#### TASK DESCRIPTION:
Since only the written part is wanted, repeat the records exactly and omit the pictures.

(EXTRACTED DATA)

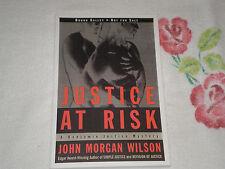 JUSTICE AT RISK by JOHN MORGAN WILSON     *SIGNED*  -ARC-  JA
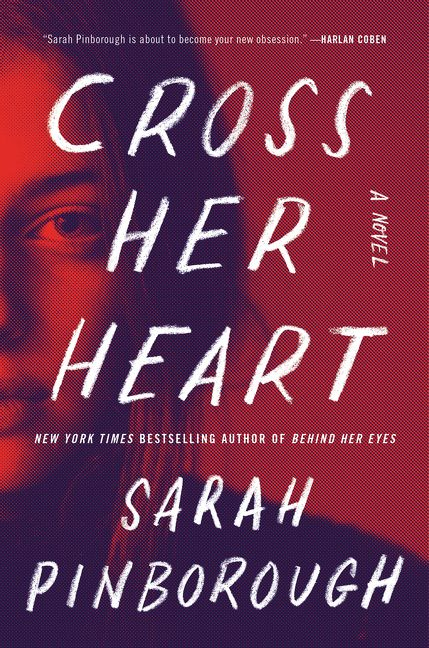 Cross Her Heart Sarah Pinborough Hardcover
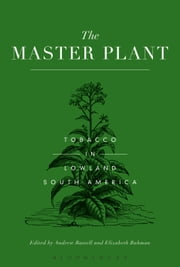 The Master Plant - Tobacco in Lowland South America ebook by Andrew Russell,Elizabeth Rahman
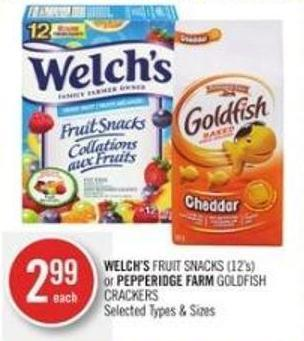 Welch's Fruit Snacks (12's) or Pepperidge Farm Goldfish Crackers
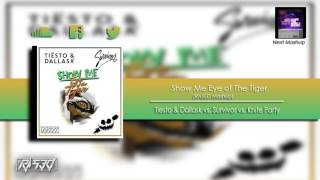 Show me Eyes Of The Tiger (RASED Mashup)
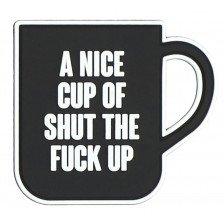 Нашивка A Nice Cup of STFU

(End EXTRACTED DATA)

#### WRITTEN ANSWER:
 JUSTICE AT RISK by JOHN MORGAN WILSON     *SIGNED*  -ARC-  JA
 Cross Her Heart Sarah Pinborough Hardcover
 The Master Plant - Tobacco in Lowland South America ebook by Andrew Russell,Elizabeth Rahman
 Welch's Fruit Snacks (12's) or Pepperidge Farm Goldfish Crackers
 Show me Eyes Of The Tiger (RASED Mashup)
 Нашивка A Nice Cup of STFU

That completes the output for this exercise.